-- start Records to process --

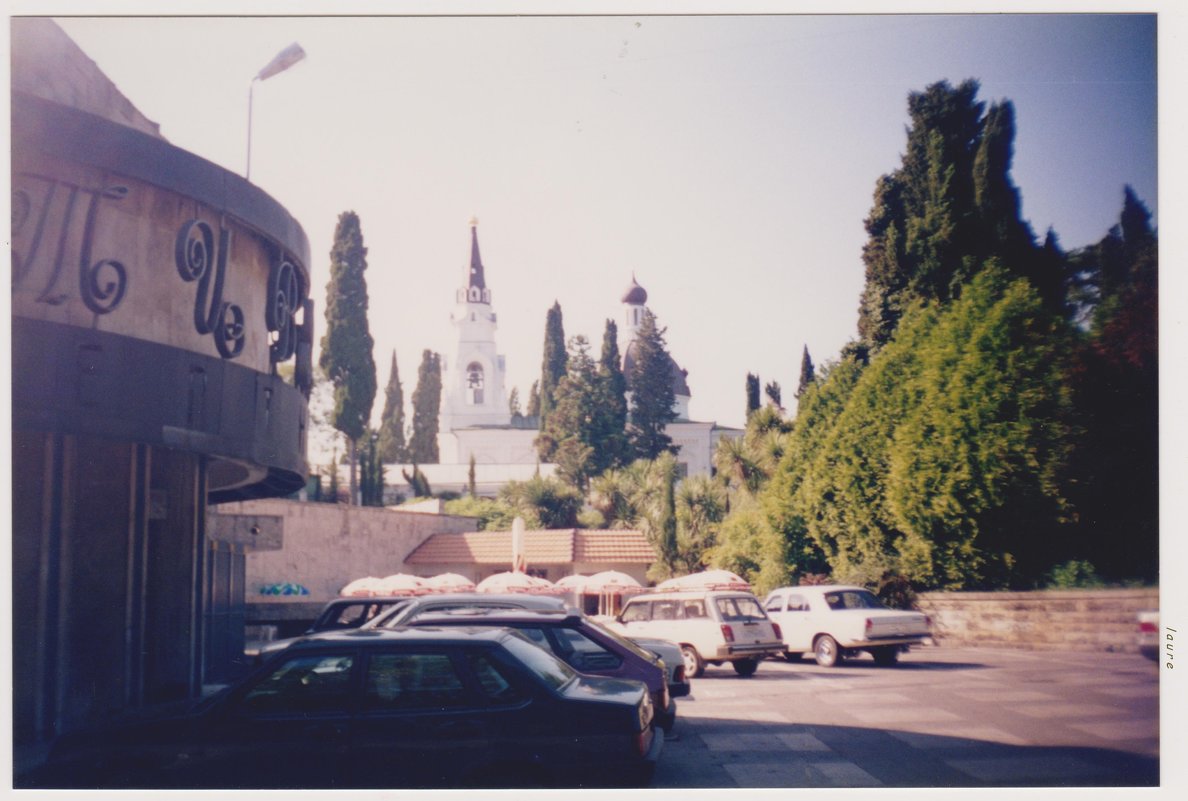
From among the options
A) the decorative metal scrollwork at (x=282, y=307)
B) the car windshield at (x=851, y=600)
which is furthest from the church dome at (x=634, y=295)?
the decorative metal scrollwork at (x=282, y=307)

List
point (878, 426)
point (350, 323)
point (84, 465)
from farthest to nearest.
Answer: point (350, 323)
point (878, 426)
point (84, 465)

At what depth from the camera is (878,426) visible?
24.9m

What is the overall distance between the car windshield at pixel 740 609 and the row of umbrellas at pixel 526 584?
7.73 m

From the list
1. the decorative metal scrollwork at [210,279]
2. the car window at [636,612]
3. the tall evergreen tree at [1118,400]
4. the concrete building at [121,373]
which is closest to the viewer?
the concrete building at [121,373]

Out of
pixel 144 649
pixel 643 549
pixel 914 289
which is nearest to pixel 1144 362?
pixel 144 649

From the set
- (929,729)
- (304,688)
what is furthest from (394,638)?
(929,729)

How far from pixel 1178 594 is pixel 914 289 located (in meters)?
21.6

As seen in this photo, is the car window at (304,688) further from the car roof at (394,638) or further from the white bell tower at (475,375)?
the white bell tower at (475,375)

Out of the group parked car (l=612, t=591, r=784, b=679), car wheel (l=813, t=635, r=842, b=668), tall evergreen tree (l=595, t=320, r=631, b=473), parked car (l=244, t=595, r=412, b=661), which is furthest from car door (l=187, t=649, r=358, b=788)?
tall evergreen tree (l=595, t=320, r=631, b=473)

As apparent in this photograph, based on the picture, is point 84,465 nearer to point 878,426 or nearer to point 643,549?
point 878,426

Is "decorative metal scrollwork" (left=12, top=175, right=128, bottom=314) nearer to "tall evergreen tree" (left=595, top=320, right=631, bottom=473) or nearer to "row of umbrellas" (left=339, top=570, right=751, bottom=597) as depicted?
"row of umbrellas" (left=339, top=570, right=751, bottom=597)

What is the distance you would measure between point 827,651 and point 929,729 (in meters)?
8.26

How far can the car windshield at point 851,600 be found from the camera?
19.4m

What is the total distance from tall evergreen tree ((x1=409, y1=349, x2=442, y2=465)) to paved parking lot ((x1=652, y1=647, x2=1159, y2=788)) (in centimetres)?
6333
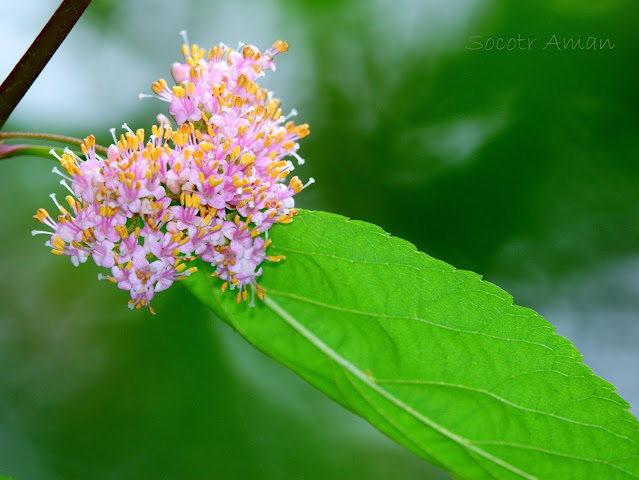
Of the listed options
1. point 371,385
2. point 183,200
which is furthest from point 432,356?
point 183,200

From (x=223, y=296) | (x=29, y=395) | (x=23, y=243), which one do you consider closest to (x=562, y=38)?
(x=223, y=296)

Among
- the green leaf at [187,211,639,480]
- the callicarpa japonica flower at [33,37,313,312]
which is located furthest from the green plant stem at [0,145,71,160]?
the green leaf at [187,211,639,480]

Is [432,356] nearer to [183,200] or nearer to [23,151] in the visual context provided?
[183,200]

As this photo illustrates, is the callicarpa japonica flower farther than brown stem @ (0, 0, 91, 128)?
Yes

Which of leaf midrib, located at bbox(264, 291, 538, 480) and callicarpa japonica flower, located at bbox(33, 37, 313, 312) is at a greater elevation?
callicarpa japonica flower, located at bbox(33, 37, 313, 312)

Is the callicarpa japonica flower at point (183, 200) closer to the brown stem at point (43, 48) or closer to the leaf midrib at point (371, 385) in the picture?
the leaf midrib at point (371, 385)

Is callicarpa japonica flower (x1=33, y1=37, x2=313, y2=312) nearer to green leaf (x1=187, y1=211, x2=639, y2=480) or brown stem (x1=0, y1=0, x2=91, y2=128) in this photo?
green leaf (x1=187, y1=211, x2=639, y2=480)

-- end Records to process --

▶ Exercise aim: Render every line of the items above as a JSON list of strings, one string per line, leaving out blank lines and the picture markers.

▶ Full answer:
[
  "From among the options",
  "A) the decorative metal scrollwork at (x=282, y=307)",
  "B) the car windshield at (x=851, y=600)",
  "which is furthest from the church dome at (x=634, y=295)?",
  "the decorative metal scrollwork at (x=282, y=307)",
  "List",
  "point (878, 426)",
  "point (350, 323)",
  "point (84, 465)",
  "from farthest to nearest.",
  "Answer: point (350, 323)",
  "point (878, 426)",
  "point (84, 465)",
  "At what depth from the camera is (878,426) visible?",
  "24.9m",
  "What is the overall distance between the car windshield at pixel 740 609 and the row of umbrellas at pixel 526 584?",
  "7.73 m",
  "From the list",
  "1. the decorative metal scrollwork at [210,279]",
  "2. the car window at [636,612]",
  "3. the tall evergreen tree at [1118,400]",
  "4. the concrete building at [121,373]",
  "which is closest to the viewer?",
  "the concrete building at [121,373]",
  "Out of",
  "pixel 144 649",
  "pixel 643 549",
  "pixel 914 289",
  "which is nearest to pixel 1144 362?",
  "pixel 144 649",
  "From the set",
  "- (929,729)",
  "- (304,688)",
  "what is furthest from (394,638)?",
  "(929,729)",
  "How far from pixel 1178 594 is pixel 914 289 located (in meters)?",
  "21.6",
  "As seen in this photo, is the car window at (304,688) further from the car roof at (394,638) or further from the white bell tower at (475,375)?",
  "the white bell tower at (475,375)",
  "Out of the group parked car (l=612, t=591, r=784, b=679), car wheel (l=813, t=635, r=842, b=668), tall evergreen tree (l=595, t=320, r=631, b=473), parked car (l=244, t=595, r=412, b=661), which is furthest from car door (l=187, t=649, r=358, b=788)?",
  "tall evergreen tree (l=595, t=320, r=631, b=473)",
  "As apparent in this photograph, based on the picture, is point 84,465 nearer to point 878,426 or nearer to point 643,549?",
  "point 878,426",
  "Is \"decorative metal scrollwork\" (left=12, top=175, right=128, bottom=314) nearer to \"tall evergreen tree\" (left=595, top=320, right=631, bottom=473) or nearer to \"row of umbrellas\" (left=339, top=570, right=751, bottom=597) as depicted?",
  "\"row of umbrellas\" (left=339, top=570, right=751, bottom=597)",
  "What is the distance you would measure between point 827,651 and point 929,729 (in meters)?",
  "8.26",
  "How far can the car windshield at point 851,600 be found from the camera?",
  "19.4m",
  "What is the total distance from tall evergreen tree ((x1=409, y1=349, x2=442, y2=465)) to paved parking lot ((x1=652, y1=647, x2=1159, y2=788)) (in centimetres)?",
  "6333",
  "Of the listed options",
  "1. point 371,385",
  "2. point 183,200",
  "which is furthest from point 432,356?",
  "point 183,200",
  "From (x=223, y=296) | (x=29, y=395) | (x=23, y=243), which one do you consider closest to (x=562, y=38)?",
  "(x=223, y=296)",
  "Among",
  "- the green leaf at [187,211,639,480]",
  "- the callicarpa japonica flower at [33,37,313,312]",
  "which is located furthest from the green plant stem at [0,145,71,160]?",
  "the green leaf at [187,211,639,480]",
  "Is [432,356] nearer to [183,200] or nearer to [23,151] in the visual context provided?",
  "[183,200]",
  "As this photo illustrates, is the callicarpa japonica flower farther than brown stem @ (0, 0, 91, 128)?",
  "Yes",
  "Which of leaf midrib, located at bbox(264, 291, 538, 480) and callicarpa japonica flower, located at bbox(33, 37, 313, 312) is at a greater elevation?",
  "callicarpa japonica flower, located at bbox(33, 37, 313, 312)",
  "Is the callicarpa japonica flower at point (183, 200) closer to the brown stem at point (43, 48) or closer to the leaf midrib at point (371, 385) in the picture?",
  "the leaf midrib at point (371, 385)",
  "Is callicarpa japonica flower (x1=33, y1=37, x2=313, y2=312) nearer to green leaf (x1=187, y1=211, x2=639, y2=480) or brown stem (x1=0, y1=0, x2=91, y2=128) in this photo?",
  "green leaf (x1=187, y1=211, x2=639, y2=480)"
]